Magnus Müller had been building bots and web scrapers since he learned to code. Gregor Žunič came from physics, then data science. They met at a hacker house at ETH Zurich in 2024, and together built the first version of Browser Use in roughly five days. Müller's own assessment of what they posted to Hacker News: "really shitty." The project now has 81,000+ GitHub stars, a $17M seed round led by Felicis, and a Y Combinator badge. What the traction forced them to learn about the surface they're building on is where the story gets specific.
Their original question was simple enough:
"How hard could it be to build the interface between LLMs and the web?"
The answer is written into every architectural choice they've made since.
What a page looks like to a model
A web page, to a human, is visual. To a language model, it's a wall of noise. Raw HTML carries scripts, styling, hidden elements, layout scaffolding. Feed it directly to an LLM and you exhaust the context window before the model has located a single button.
Browser Use's foundational choice was to skip the visual layer. They parse the DOM, strip it to interactive elements, and hand the LLM a numbered list: [1]<button> Submit [2]<input placeholder="Enter name">. The model reads the list, picks a number, acts. Each screenshot adds roughly 0.8 seconds of latency, and over dozens of steps per task, that compounds. The latency is the simpler half of the problem. The web's visual surface is designed for humans who can glance, scroll, and infer. Models can't glance. They need the page translated into something they can reason over, and the translation work is where the actual engineering lives.

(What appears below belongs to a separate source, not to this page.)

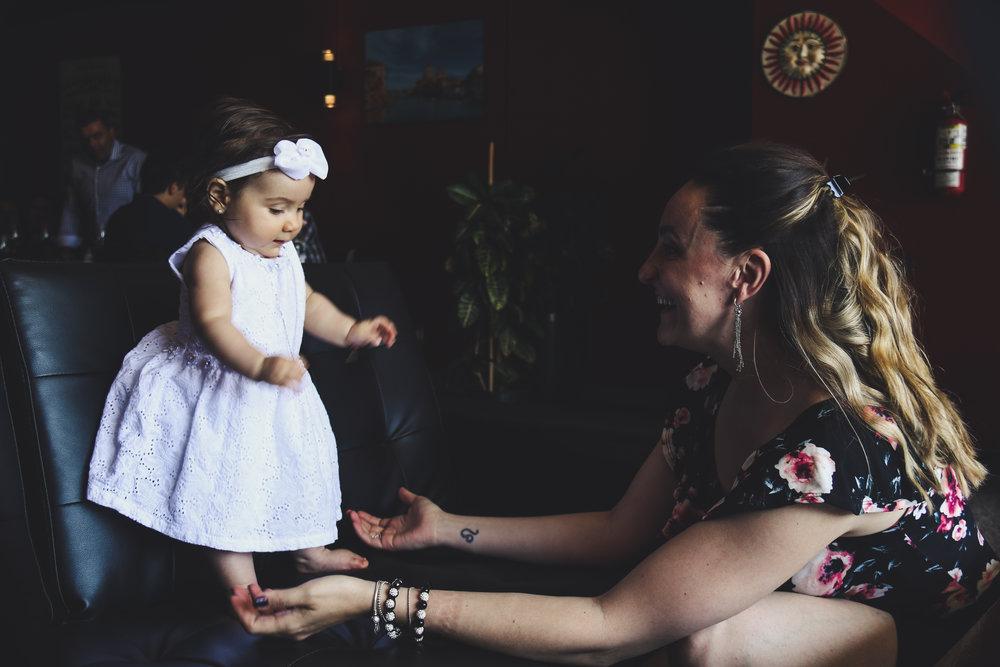 Ellie May Baptism at Salto 2018-13.jpg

The web's incidental hostility
The modern web's resistance to machine reading is largely incidental. Shadow DOM, iframes, async loading: these were built for encapsulation, performance, and user experience. They just happen to create a surface that automated systems struggle to parse.
Shadow DOM boundaries are invisible walls that XPath cannot cross, because the XPath specification predates Shadow DOM entirely. Nest an iframe inside a shadow root and you get compounding incompatibilities between the web's own architecture and the tools available to navigate it. Machine comprehension was never a design consideration. The web is indifferent to it.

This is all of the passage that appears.